I'm in my first year of Mathematics at the University. Recently, we've learnt about Grassmann Formula and when I was making a little research on the internet, I couldn't find a single reference confirming whether it is named that way because Hermann Grassmann was the one who discovered it or it is just named after him by another person. I was just very curious to know this, but I don't know where to look it up.

Does anybody know something about the explanation for the name of the formula?

thanks in advance :)


2 Answers 2


For a detailed discussion of Grassmann's work see :

and see page 186 for the discussion of the formula :

After basically applying the conceptual constructions from the first section of Extension Theory in a more general way to elementary magnitudes in the second section, Graßmann introduces, after dealing with the problem of coordinates, a new form of generating products with these vector magnitudes. In quite difficult constructions, characterized by an excessive striving for extreme abstraction, he obtains a conjunctive product which is contrasted as a dual form of the exterior product and which he calls “eingewandtes Produkt” (a conjunction which later, in the 1861 revised edition of Extension Theory, is termed the “regressive product” and comprehensively developed there).
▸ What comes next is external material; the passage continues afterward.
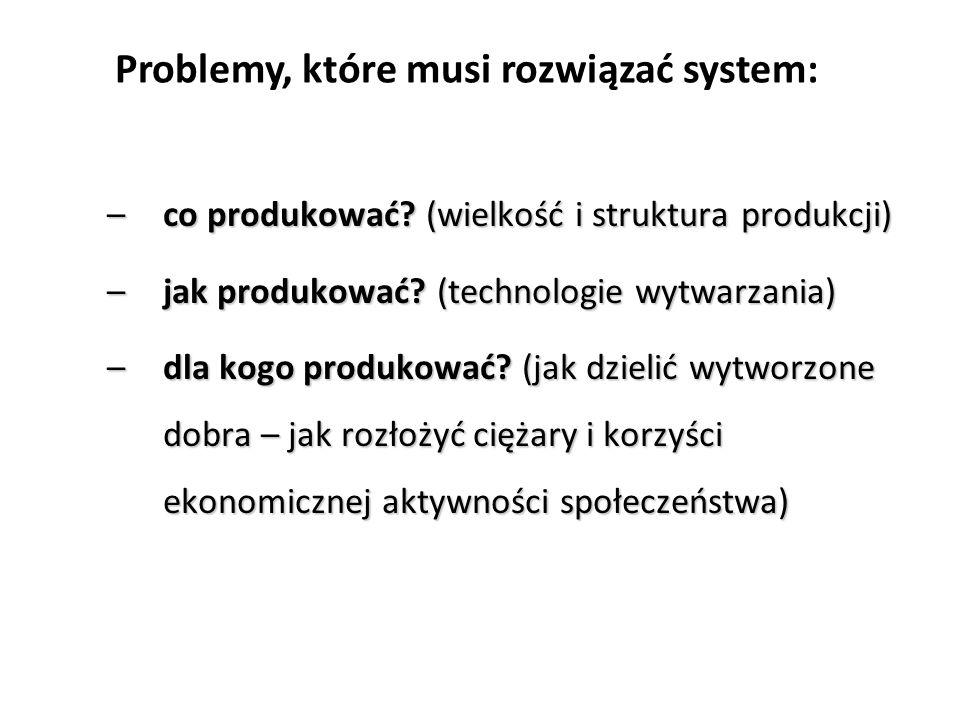 –co produkować.(wielkość i struktura produkcji) –jak produkować.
Graßmann connects his reflections to dimensional considerations on the generating system of two multivectors $A$ and $B$ entering into a multiplicative conjunction. Thus he obtains the fundamental relation:

$dim(A) + dim(B) = dim(A + B) + dim(A ∩ B)$,

that is, the sum of the dimensions of the generating systems of $A$ and $B$ is equal to the sum of the dimension of the sum-space (“umfassendes Gebiet”) and the dimension of the intersection space (“gemeinschaftliches Gebiet”) of the generating systems of $A$ and $B$ [ ref to : Linear Extension Theory. In: A new branch of mathematics. The Ausdehnungslehre of 1844 and Other Works by Hermann Graßmann. Translated by Lloyd C. Kannenberg. Chicago and La Salle: Open Court 1995, p. 202 ]. If one now equates the dimension of the initial space (“Hauptgebiet”) to $n$, then the exterior product of the multivectors $A$ and $B$ will only be unequal to zero if

$dim(A ∩ B) = 0$ and $dim(A) + dim(B) = dim(A + B) ≤ n$,

that is, when “$A$ is completely outside the domain of $B$” (hence the term “exterior product”). For the product $AB$ we can then say:

$dim(AB) = dim(A) + dim(B) = dim(A + B)$.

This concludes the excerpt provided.